### Prompt
Duplicate the stretch of the blog post about moving to San Francisco and attending a RADAR poetry reading, from "The first poet, Mica" through "I enjoyed them.".

### Given passage
Segment Open

By "no one cares" I mean, if I wanted to leave the house wearing a hot pink tutu and a tank top that reads "I like to kiss girls (and boys too)" no one would care. I can openly give affection to my current partner and know that while I might get some attention, but more likely the beautiful drag queen at the other end of the bar is getting more attention than me. And this is not meaning to sound stereotypical. There are plenty of just "regular" mainstream people here. Although I do find myself longing to either cut my hair, pierce my nose or tattoo something on my wrists.

After our apartment hunting excursion, we found the loveliest place in San Francisco, situated in a quiet off-street in the Lower Haight. The online maps were such a success, I've begun to create a map for all my excursions around the various parts of the city for my Beat Poetry studies. While doing research for my map, I was referred by a friend to the RADAR Reading series. Once I checked out their website I realized that the beat writer and poet Diane di Prima was reading at the main library branch in the city. Since we had yet to move from Mountain View, I decided to face my fear of public transportation and take the CalTrain toward the city, with a quick switch onto the BART system that took me directly to the library branch holding the reading. I got there so early I had time to get some dinner, sign up for a library card and check out the poetry section. I breathed a sign of relief to realize it was quiet extensive and that I would not have buy too many additional books for my study.

I went downtstairs for the reading about 10 minutes before it was set to begin. There were only three people there and they seemed to be the folks that organized the reading. I left, got a bottled water, used the bathroom and by the time I returned the seats were filling up. I quickly snagged a front seat and did not move from it the entire reading.

RADAR Reading Series featured Diane di Prima, Tony Tulathimutte, Mica Sigourney and Ryka Aoki, their first winner of the Eli Coppola Poetry Chapbook Prize. Diane read last. All of the readers were pretty incredible. The first thing I noticed about this reading was how prepared all of the readers were to do their writing justice through performance. Perhaps this is part of the beat movement rubbing off on them. Perhaps it seeps into the writers and poets in the air.

The first poet, Mica Sigourney, was irreverant, funny, sweet and overly-concerned with the volume of his speaking. His work was like little portraits of "a day in the life of a gay man" and later described his work as such. He said (and I paraphrase) that he steals his work from his friends and the things they say. He just wants to document the cool and funny and fun things he and his friends say and do. Document what it's like to be a gay man in San Francisco. A number of his poems were named "Faggot" and it almost became a running gag. His poems were narrative and surreal and funny and grand and specific. I enjoyed them.

Segment Closed

### Source information

Segment Open

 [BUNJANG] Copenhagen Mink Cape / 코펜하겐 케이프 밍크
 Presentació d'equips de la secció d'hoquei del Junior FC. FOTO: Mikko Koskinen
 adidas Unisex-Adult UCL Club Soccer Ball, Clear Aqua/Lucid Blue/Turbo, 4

Segment Closed
Segment Open

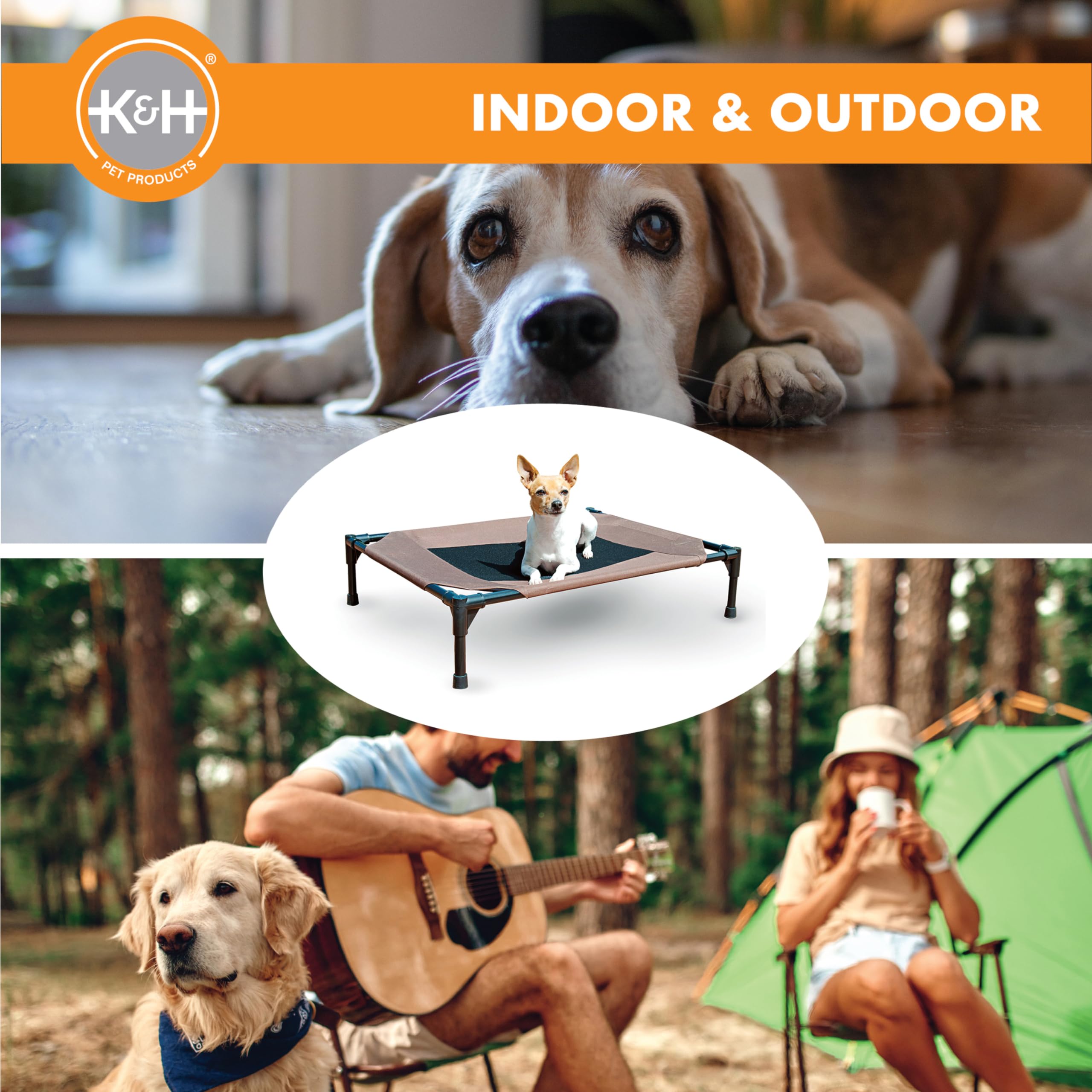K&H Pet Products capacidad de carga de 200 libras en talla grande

Segment Closed

### Exercise solution
The first poet, Mica Sigourney, was irreverant, funny, sweet and overly-concerned with the volume of his speaking. His work was like little portraits of "a day in the life of a gay man" and later described his work as such. He said (and I paraphrase) that he steals his work from his friends and the things they say. He just wants to document the cool and funny and fun things he and his friends say and do. Document what it's like to be a gay man in San Francisco. A number of his poems were named "Faggot" and it almost became a running gag. His poems were narrative and surreal and funny and grand and specific. I enjoyed them.